Chapter 8. Organized Crime in Cyberspace

Card: I need guarantees.

Card: what if you change the pass and don’t give any info? I’ve been on the *** several years now. It’s a resource for carders.

7: I know, I am on there, too.

7: if you take my info into account and work a little, you can get a lot more money.

Card: I see.

7: I just think it’s a pretty dangerous thing—there are some big guys behind this money—they don’t ask who you are and why you are doing this. They’ll just break both your arms.

English translation of ICQ discussion between two hackers negotiating a fee for stolen card data.

Whether you think the Russian mafia or the Chinese Triads are involved in cyber attacks really depends on how closely you align cyber crime with other forms of cyber conflict. As I stated earlier, I believe that no such distinction should exist. Cyber crime is perpetrated by an attack on a network, just as is done in acts of cyber espionage or computer network exploitation (CNE). The malware used to gain access to backend databases is the same.
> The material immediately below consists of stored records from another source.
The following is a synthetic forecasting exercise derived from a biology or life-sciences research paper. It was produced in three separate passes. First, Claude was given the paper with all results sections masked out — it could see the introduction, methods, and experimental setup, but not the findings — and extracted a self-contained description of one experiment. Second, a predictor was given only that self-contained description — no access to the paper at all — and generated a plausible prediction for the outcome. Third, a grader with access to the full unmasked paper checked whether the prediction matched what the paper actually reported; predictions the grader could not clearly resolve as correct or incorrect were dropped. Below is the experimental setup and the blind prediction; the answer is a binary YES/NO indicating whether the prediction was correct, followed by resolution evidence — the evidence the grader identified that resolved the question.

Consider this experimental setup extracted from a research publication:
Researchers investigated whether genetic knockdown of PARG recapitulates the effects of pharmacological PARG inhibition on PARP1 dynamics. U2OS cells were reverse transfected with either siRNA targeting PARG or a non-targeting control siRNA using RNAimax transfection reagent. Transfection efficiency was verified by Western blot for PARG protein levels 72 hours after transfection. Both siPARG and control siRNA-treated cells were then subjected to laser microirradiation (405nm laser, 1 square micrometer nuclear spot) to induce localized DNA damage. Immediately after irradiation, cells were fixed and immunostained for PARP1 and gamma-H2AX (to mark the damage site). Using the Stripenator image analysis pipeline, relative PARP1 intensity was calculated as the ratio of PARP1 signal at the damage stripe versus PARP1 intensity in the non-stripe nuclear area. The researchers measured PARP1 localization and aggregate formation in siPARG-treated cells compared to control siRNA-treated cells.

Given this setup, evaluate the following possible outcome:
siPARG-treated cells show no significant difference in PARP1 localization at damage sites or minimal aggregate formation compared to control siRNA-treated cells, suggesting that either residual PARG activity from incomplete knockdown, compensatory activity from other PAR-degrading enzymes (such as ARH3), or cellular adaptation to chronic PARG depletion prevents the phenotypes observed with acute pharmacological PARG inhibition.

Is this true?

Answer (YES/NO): NO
In many cases, the same hackers are involved in cyber crime and geopolitical attacks on foreign government websites, as is the case with one of the two hackers quoted above.

The hacker identified as “7” was also a member of the StopGeorgia.ru forum, albeit under a different alias, and directly participated in attacks on Georgian government websites. 7 is also the one who inferred the involvement of the Russian mafia in underground cyber transactions such as the one from which that quote came (i.e., “...there are some big guys behind this money—they don’t ask who you are and why you are doing this. They’ll just break both your arms.”).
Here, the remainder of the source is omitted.